Ecolint – Piece of Love
À l’occasion de Piece of Love, j’ai le plaisir de présenter deux installations : Géographie de la mémoire et Les Monolithes, qui interrogent notre manière d’habiter le présent à travers la mémoire, la présence et ce que nous portons en nous.
Géographie de la mémoire rassemble une bibliothèque de fragments, des livres creusés, des bibles marquées et des images du corps retravaillées. Autant de traces et de preuves de ce que nous traversons, comme une cartographie intime qui invite à regarder ce qui nous compose pour mieux choisir ce que nous continuons de construire.
Les Monolithes, inspirés des tombes du cimetière du Borgel à Tunis, sont réinterprétés en inox poli miroir. Leurs surfaces reflètent le ciel, la lumière et le corps du visiteur ; les mots gravés ne se révèlent qu’à travers son ombre.

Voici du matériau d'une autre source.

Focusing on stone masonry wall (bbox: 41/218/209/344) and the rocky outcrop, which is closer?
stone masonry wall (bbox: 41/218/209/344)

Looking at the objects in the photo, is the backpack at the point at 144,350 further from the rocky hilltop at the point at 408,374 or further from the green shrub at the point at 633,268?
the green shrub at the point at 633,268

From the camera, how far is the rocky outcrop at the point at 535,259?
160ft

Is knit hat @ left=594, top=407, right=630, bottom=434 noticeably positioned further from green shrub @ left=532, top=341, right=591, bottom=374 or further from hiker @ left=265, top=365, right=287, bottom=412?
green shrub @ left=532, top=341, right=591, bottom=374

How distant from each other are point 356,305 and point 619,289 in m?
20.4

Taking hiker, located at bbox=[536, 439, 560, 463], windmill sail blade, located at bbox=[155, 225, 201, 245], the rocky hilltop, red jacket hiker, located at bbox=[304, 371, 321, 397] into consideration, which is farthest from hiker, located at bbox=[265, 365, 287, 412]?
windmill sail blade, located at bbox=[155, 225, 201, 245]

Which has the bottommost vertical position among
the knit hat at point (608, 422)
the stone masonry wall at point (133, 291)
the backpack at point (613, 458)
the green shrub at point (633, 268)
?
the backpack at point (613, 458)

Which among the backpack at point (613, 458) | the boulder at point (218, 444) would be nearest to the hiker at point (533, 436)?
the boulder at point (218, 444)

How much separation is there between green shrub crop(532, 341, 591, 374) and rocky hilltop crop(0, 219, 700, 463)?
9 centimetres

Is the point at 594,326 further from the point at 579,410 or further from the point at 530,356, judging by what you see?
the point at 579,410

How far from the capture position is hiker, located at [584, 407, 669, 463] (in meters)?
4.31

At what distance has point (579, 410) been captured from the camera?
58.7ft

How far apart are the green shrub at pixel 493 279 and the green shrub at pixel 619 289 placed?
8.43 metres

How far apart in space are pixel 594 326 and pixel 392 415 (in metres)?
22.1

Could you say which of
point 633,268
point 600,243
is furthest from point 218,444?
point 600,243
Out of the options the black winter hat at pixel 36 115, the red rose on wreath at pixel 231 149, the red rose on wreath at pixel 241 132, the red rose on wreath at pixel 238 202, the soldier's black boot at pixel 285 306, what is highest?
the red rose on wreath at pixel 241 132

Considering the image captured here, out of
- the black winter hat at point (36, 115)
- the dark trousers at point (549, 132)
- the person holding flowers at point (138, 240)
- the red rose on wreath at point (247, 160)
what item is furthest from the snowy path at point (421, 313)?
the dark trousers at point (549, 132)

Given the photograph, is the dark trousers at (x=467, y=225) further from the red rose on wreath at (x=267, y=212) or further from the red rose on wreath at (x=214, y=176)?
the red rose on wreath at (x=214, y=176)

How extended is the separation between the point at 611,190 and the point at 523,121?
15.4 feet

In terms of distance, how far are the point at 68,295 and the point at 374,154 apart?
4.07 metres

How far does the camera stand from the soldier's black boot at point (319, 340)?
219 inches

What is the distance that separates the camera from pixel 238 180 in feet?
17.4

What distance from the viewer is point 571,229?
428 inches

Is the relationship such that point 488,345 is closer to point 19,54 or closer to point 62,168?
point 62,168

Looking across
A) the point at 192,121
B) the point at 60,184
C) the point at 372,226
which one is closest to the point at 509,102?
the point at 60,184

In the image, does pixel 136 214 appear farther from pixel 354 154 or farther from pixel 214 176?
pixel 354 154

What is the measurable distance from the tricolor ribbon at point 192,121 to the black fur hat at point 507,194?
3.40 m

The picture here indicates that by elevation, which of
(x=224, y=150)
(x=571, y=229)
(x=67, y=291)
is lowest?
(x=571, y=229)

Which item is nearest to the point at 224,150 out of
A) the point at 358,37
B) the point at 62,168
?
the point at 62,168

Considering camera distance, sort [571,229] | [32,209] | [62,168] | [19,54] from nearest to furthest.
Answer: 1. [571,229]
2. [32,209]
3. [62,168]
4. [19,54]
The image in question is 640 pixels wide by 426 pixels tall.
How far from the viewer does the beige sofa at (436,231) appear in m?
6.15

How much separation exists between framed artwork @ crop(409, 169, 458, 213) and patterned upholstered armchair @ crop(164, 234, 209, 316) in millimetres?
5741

Deux œuvres comme deux mouvements : regarder en soi pour mieux habiter le monde.
Fondation Villa Datris – Méditerranée, Odyssées contemporaines
Née des récits de la Méditerranée, Teva est une arche renversée, échouée sur la terre.
En hébreu, teva signifie à la fois « arche » et « mot ».
C’est là que l’œuvre se tient : dans cet endroit fragile où ce qui porte peut aussi dériver, où ce qui nomme peut aussi manquer.
Entre cocon et nid, Teva n’est pas un lieu où l’on se transforme.
C’est un lieu où l’on attend.
Où quelque chose pourrait naître — ou disparaître.
C’est cette pièce que la Fondation Villa Datris a choisie pour l’exposition Méditerranées, odyssées contemporaines.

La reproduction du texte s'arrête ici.